» Excerpted data:
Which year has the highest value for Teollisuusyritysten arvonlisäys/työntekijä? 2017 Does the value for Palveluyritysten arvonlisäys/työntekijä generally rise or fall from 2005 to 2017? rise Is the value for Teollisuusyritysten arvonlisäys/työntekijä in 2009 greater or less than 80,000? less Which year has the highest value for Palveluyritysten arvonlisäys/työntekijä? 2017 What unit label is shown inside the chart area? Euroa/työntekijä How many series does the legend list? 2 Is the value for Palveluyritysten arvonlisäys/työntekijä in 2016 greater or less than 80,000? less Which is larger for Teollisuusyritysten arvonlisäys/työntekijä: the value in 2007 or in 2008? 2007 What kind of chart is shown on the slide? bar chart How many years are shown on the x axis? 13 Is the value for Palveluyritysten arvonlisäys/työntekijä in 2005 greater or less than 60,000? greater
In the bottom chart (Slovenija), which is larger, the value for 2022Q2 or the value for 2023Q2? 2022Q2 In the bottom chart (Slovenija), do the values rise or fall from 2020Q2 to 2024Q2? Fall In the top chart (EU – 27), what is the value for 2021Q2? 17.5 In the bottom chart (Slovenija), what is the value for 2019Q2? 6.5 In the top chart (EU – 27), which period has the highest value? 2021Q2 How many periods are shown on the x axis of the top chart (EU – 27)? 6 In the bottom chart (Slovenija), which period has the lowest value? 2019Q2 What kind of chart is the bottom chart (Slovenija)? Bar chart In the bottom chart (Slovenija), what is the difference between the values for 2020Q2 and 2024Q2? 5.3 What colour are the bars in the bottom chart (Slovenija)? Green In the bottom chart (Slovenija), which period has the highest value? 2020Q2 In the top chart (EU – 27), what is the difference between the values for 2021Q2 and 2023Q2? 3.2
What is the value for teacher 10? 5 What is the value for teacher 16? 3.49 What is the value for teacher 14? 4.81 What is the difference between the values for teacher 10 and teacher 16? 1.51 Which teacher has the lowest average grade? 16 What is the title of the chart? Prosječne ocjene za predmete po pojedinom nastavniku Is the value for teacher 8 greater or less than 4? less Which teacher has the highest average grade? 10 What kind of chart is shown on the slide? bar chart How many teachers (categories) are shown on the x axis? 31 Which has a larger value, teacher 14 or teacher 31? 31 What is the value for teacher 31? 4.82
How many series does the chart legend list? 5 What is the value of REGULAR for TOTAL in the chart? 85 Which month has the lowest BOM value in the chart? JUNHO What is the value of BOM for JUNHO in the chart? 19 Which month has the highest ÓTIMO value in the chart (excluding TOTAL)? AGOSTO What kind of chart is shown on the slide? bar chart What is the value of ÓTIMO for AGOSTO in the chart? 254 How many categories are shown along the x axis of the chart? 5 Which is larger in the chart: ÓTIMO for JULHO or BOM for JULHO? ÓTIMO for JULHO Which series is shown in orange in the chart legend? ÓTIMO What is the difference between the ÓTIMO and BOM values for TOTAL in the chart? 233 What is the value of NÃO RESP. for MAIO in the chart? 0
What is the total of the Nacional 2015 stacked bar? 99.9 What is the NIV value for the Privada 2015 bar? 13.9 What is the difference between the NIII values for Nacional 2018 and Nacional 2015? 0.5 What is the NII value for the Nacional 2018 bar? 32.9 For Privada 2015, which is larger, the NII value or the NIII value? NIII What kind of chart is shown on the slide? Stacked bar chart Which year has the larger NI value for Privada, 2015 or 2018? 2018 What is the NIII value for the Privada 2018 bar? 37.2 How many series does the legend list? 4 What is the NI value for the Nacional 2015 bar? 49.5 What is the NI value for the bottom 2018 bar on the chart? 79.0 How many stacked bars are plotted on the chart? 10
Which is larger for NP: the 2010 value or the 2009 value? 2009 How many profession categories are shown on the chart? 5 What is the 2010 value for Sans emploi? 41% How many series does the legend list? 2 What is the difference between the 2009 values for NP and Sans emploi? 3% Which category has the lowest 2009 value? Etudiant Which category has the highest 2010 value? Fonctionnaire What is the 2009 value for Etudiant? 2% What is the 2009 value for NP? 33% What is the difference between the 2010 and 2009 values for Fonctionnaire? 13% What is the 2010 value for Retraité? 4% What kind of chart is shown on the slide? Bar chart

» What to do:
Turn the lines from the start of the items above through the line containing "In the bottom chart (Slovenija), which is", inclusive, into a numbered list. Leave out blank lines.

» Exercise solution:
1. Which year has the highest value for Teollisuusyritysten arvonlisäys/työntekijä? 2017 Does the value for Palveluyritysten arvonlisäys/työntekijä generally rise or fall from 2005 to 2017? rise Is the value for Teollisuusyritysten arvonlisäys/työntekijä in 2009 greater or less than 80,000? less Which year has the highest value for Palveluyritysten arvonlisäys/työntekijä? 2017 What unit label is shown inside the chart area? Euroa/työntekijä How many series does the legend list? 2 Is the value for Palveluyritysten arvonlisäys/työntekijä in 2016 greater or less than 80,000? less Which is larger for Teollisuusyritysten arvonlisäys/työntekijä: the value in 2007 or in 2008? 2007 What kind of chart is shown on the slide? bar chart How many years are shown on the x axis? 13 Is the value for Palveluyritysten arvonlisäys/työntekijä in 2005 greater or less than 60,000? greater
2. In the bottom chart (Slovenija), which is larger, the value for 2022Q2 or the value for 2023Q2? 2022Q2 In the bottom chart (Slovenija), do the values rise or fall from 2020Q2 to 2024Q2? Fall In the top chart (EU – 27), what is the value for 2021Q2? 17.5 In the bottom chart (Slovenija), what is the value for 2019Q2? 6.5 In the top chart (EU – 27), which period has the highest value? 2021Q2 How many periods are shown on the x axis of the top chart (EU – 27)? 6 In the bottom chart (Slovenija), which period has the lowest value? 2019Q2 What kind of chart is the bottom chart (Slovenija)? Bar chart In the bottom chart (Slovenija), what is the difference between the values for 2020Q2 and 2024Q2? 5.3 What colour are the bars in the bottom chart (Slovenija)? Green In the bottom chart (Slovenija), which period has the highest value? 2020Q2 In the top chart (EU – 27), what is the difference between the values for 2021Q2 and 2023Q2? 3.2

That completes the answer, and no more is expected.